---- Excerto do texto

Mais um beijo para ti, com todo o carinho e pieguice do mundo, a rebentar de felicidade e de orgulho ao olhar-te (de longe, sim, mas não acabámos de concluir o contrário?) como qualquer mãe que se preza de o ser.

Maria Carvalhosa disse...

Amigo Luís,

Obrigada por me teres acompanhado neste passeio. Pessoa de lugares que sou, tenho todo o gosto em que me acompanhes noutros passeios por outros sítios de afecto. De facto a idade pode contar muito pouco... gosto muito, mesmo muito, da tua escrita, como sabes, e tu, que nasceste sensivelmente na mesma altura que a minha filha mais velha, dás-me a alegria de deixar, perante um post desta natureza, tão intimista e autêntico, este comentário! Agradecida estou eu, Luís. É bom encontrarmo-nos por aqui!

Um beijo.

jawaa disse...

Eu sou, também, uma pessoa de afectos e de lugares.

Que bonita a tua/vossa Obra e que bom poderes ter a certeza de que ela continuará!

--------

• Objetivo do exercício
Transcreve do excerto de comentários tudo o que vai desde "Obrigada por me" até "e de lugares.". As linhas apresentadas a seguir têm origem numa fonte diferente.

---- Material fornecido

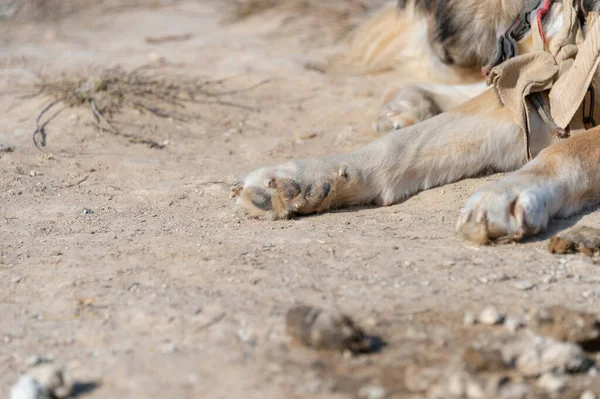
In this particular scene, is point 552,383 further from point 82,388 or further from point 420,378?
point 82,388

--------
---- Material fornecido

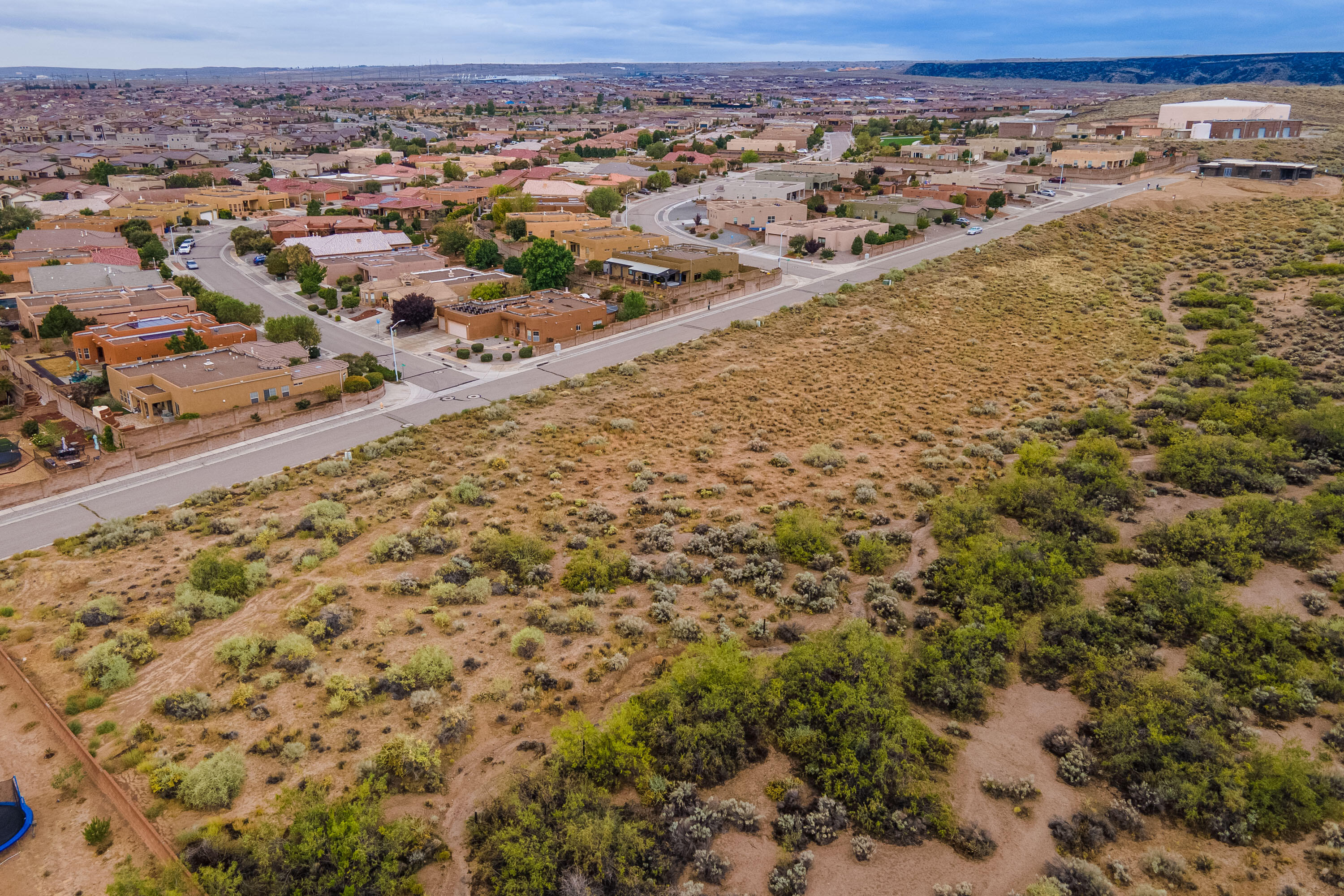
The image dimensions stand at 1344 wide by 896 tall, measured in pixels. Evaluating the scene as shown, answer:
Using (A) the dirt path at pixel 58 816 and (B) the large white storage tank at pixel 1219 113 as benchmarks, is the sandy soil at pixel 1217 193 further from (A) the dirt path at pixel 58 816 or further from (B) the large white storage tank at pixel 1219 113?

--------

• Resultado
Obrigada por me teres acompanhado neste passeio. Pessoa de lugares que sou, tenho todo o gosto em que me acompanhes noutros passeios por outros sítios de afecto. De facto a idade pode contar muito pouco... gosto muito, mesmo muito, da tua escrita, como sabes, e tu, que nasceste sensivelmente na mesma altura que a minha filha mais velha, dás-me a alegria de deixar, perante um post desta natureza, tão intimista e autêntico, este comentário! Agradecida estou eu, Luís. É bom encontrarmo-nos por aqui!

Um beijo.

jawaa disse...

Eu sou, também, uma pessoa de afectos e de lugares.